One of Southern Nevada’s last remaining survivors of the Pearl Harbor attack, which launched the U.S. into World War II, will be remembered in a memorial service May 29.

Willis V. Avery died May 13 in Boulder City at 93. On Dec. 7, 1941, he scrambled to get the wounded into lifeboats before the USS Arizona sank during the raid by Japanese warplanes on the Hawaiian island of Oahu.

As a 19-year-old pharmacist mate from Vestal, N.Y., he was on the USS Solace hospital ship anchored near the Arizona. As it sunk, he and others from the Solace hopped in longboats and gigs and rushed to rescue sailors from the battleship and the oil slick around it.

“I was afraid we weren’t going to make it,” he told the Review-Journal in December. Several times he was ordered to leave the ship, but he continued to load the scorched and wounded until the last boat was full.

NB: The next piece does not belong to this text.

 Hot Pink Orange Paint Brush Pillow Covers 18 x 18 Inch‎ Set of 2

Avery played the clarinet and saxophone in Navy bands, including one in Auckland, New Zealand where he met his wife, Miriam, of 54 years. Music from the Big Band era played continuously in his room at a seniors home in Boulder City, where he kept a clarinet by his nightstand and would occasionally play it.

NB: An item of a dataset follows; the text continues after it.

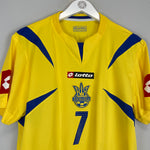 Shop 2006/08 UKRAINE SHEVCHENKO #7 HOME SHIRT (XL) LOTTO, classic football shirts, vintage football shirts & retro soccer jerseys at Cult Kits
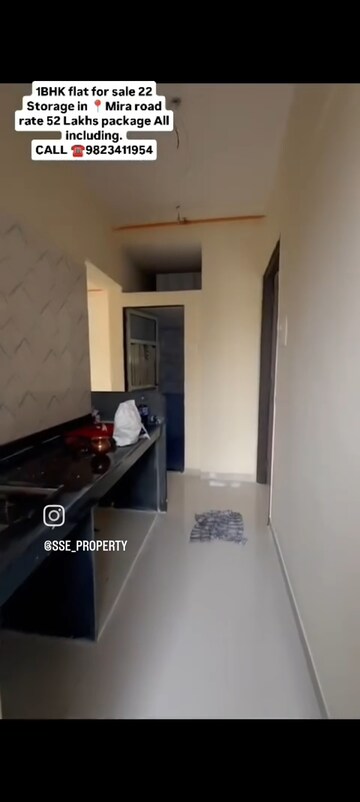 Kitchen in 1 BHK Apartment at Seven Eleven Apna Ghar Phase III, Mira Road – for Sale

He was raised on a dairy farm in southern New York, along the Pennsylvania state line. After World War II, he worked 33 years for IBM Corp., in Endicott, N.Y. He and Miriam retired in Lady Lake, Fla., and later moved to Boulder City in 1991.

He is survived by son, Bill Avery of Boulder City, and daughter, Sandra Sanders, of El Dorado Hills, Calif. He also leaves four grandsons and and two great granddaughters.

The memorial service is set for 10:40 a.m. May 29 in the chapel of the Southern Nevada Veterans Memorial Cemetery in Boulder City.

In lieu of flowers, the family prefers donations sent to the Senior Center of Boulder City, 813 Arizona St., Boulder City, NV 89005.